50. Bakın, meleklere: "Adem'in önünde diz çökün!" dedik. İblis dışında hepsi eğildi. O, cinlerdendi ve Rabbinin iradesine karşı geldi. Onlar düşmanlarınız iken, gerçekten onu ve soyunu Benden başka velileriniz ve yardımcılarınız olarak tanıyor musunuz? Bu kötüler için kötü bir yedek!

51. Ben onları göklerin ve yerin yaratılışına ve kendilerinin yaratılışına şahit tutmadım. Başkalarını yanlış yönlendirenleri yardımcı almam.

52. O gün, "varlığını zannettiğiniz ortaklarımı çağırın" diyecektir. Onlara seslenecekler ama cevap vermeyecekler. Aralarına yıkıcı bir engel (bariyer) dikeceğiz.

53. Günahkârlar ateşi görecekler ve ona atılacakları kendilerine apaçık belli olacak. Ondan kurtuluş bulamayacaklar!

54. Biz bu Kuran'da insanlara her türlü misalleri açıkladık, fakat insan çekişmeye en meyilli olandır.

55. Kendilerine doğru hidayet göründüğünde, insanları iman etmekten ve Rablerinden mağfiret dilemekten, eğer ilk nesillerin akıbetini ve karşılarına çıkacak olan azabı yüz yüze dilemekten alıkoyan nedir?

56. Biz elçileri ancak müjdeciler ve uyarıcılar olarak göndeririz. Ancak inkar edenler, hakkı yalanlamak için batıl delillerle tartışırlar ve ayetlerimle ve kendilerine karşı uyarıldıkları şeylerle alay ederler.

57. Rabbinin âyetleri kendisine hatırlatılıp da onlardan yüz çeviren ve kendi ellerinin yaptıklarını unutandan daha zalim kim olabilir?
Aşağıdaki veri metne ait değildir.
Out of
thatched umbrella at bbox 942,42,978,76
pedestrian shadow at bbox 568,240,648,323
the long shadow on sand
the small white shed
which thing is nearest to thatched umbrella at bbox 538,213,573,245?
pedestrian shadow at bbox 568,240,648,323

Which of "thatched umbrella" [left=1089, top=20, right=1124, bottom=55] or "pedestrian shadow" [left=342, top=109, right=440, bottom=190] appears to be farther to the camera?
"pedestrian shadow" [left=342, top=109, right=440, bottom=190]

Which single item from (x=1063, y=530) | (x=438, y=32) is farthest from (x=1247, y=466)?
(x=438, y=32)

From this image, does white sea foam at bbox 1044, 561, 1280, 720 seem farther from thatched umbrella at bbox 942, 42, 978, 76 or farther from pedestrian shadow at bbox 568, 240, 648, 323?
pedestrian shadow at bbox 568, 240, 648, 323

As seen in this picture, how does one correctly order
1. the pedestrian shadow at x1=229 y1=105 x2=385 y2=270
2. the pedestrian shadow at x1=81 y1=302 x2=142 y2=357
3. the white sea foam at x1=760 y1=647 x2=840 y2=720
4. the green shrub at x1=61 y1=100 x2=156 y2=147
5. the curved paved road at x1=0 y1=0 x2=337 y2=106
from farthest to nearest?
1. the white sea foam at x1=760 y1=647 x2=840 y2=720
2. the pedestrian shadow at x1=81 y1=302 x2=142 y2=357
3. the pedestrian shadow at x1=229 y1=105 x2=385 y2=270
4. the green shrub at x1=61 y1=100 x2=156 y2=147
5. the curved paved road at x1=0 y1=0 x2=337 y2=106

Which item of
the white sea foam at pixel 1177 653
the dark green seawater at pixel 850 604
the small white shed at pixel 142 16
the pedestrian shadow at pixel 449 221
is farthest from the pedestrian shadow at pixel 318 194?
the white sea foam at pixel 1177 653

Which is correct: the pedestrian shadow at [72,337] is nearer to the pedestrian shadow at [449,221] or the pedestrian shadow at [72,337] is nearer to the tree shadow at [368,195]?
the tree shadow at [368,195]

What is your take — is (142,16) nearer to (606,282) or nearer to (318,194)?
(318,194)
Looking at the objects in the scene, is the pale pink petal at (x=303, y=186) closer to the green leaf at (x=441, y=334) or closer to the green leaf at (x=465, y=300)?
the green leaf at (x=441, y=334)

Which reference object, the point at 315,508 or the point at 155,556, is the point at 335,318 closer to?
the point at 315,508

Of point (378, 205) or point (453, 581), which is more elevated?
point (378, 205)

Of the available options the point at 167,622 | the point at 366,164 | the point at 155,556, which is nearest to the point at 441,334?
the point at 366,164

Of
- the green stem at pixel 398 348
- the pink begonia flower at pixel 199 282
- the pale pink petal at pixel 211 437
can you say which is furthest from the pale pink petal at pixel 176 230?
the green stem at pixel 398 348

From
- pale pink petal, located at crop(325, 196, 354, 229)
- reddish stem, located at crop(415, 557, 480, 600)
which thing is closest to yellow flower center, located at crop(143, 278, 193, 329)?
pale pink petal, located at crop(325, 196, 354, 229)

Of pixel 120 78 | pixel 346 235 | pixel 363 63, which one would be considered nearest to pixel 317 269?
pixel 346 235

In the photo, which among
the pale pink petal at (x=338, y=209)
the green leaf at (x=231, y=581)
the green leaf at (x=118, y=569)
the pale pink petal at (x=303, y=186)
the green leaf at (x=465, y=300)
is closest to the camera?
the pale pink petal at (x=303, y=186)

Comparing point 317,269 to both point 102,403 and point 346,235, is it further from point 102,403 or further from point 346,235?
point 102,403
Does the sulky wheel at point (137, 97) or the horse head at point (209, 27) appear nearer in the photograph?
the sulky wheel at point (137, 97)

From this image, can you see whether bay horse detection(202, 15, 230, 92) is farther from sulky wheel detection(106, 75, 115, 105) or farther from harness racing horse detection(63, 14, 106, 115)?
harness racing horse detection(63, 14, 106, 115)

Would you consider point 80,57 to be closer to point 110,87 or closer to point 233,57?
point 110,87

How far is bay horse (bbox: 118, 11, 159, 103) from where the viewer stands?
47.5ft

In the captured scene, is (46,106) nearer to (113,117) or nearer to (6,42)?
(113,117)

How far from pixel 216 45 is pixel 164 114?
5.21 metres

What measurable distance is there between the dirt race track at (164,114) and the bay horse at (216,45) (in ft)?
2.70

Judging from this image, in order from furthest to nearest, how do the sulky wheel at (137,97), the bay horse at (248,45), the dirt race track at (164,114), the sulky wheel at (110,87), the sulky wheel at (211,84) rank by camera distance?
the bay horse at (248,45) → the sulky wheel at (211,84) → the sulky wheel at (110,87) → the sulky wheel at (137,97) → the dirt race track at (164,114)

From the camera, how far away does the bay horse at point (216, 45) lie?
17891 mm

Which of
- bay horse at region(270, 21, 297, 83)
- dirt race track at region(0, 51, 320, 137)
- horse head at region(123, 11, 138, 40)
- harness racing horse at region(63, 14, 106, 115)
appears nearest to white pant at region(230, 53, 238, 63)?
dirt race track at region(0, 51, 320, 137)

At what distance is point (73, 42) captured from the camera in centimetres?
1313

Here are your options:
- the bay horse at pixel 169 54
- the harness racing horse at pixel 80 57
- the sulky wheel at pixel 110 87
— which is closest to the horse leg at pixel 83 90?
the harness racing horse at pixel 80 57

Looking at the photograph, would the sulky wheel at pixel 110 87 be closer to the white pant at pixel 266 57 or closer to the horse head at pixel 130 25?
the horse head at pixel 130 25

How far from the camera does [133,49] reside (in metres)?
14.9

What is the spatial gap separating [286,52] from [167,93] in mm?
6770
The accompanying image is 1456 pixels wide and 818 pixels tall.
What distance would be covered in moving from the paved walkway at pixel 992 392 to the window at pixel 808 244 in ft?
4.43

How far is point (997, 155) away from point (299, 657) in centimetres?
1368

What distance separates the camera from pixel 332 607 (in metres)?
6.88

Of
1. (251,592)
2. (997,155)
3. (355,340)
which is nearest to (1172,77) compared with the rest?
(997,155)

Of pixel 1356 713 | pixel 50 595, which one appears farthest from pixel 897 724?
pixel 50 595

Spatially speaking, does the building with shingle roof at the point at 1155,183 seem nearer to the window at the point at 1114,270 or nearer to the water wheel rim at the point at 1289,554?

Onu (Kur'an'ı) anlamasınlar diye kalplerinin üzerine bir perde çektik ve kulakları sağır oldu. Onları dosdoğru yola çağırsan da onlar asla doğru yola tâbi olmazlar.

58. Rabbin bağışlayandır, merhamet sahibidir. Kazandıkları şeyler yüzünden onları cezalandırmaya başlasaydı, azaplarını hızlandırırdı, fakat onlara bir zaman tayin edilmiştir ve onlar bundan kurtuluş bulamayacaklardır.

59. Zulüm yapmaya başlayınca bu şehirleri helak ettik ve helâk için bir süre belirledik.

60. Burada Musa (Musa) kuluna dedi ki: "İki denizin birleştiği yere varıncaya veya uzun yıllar yolculuk edinceye kadar durmayacağım."

61. Birleştikleri yere ulaştıklarında balıklarını unuttular ve balık bir yeraltı geçidindeymiş gibi deniz boyunca yola çıktı.

63. Dedi ki: “Bir kayanın altına nasıl sığındığımızı hatırlıyor musun? Balığı unuttum ve sadece şeytan bana onu unutturdu. Mucizevi bir şekilde deniz yolculuğuna çıktı.”

64. Musa (Musa): "Bizim istediğimiz buydu!" dedi. ve yollarına geri döndüler.

65. Tarafımızdan bir rahmet verdiğimiz ve bildiğimizden öğrettiğimiz kullarımızdan birine rastladılar.

66. Musa (Musa) ona (Hadir) dedi ki: "Sana öğretileni bana doğru yolu öğretmen için sana tabi olabilir miyim?"

67. Dedi ki: “Benim yanımda olmaya sabrınız olmayacak.

68. İlimle kucaklamadığınız şeye nasıl sabredebilirsiniz?

69. Musa (Musa) dedi ki: "Eğer Allah dilerse, göreceksin ki ben sabrettim ve emrine karşı gelmeyeceğim."

70. Dedi ki: "Eğer bana uyarsanız, ben size anlatıncaya kadar hiçbir şeyi bana sormayın."

71. Birlikte yola çıktılar. Gemiye bindiklerinde, içinde bir delik açtı. "İnsanları boğmak için bir delik mi açtın?" dedi. Büyük bir iş yaptın!"

72. "Bana sabredemezsin demedim mi?" dedi.

73. Musa (Musa) dedi ki: "Unuttuğum şeylerden dolayı bana azap etme ve bana ağır yük yükleme."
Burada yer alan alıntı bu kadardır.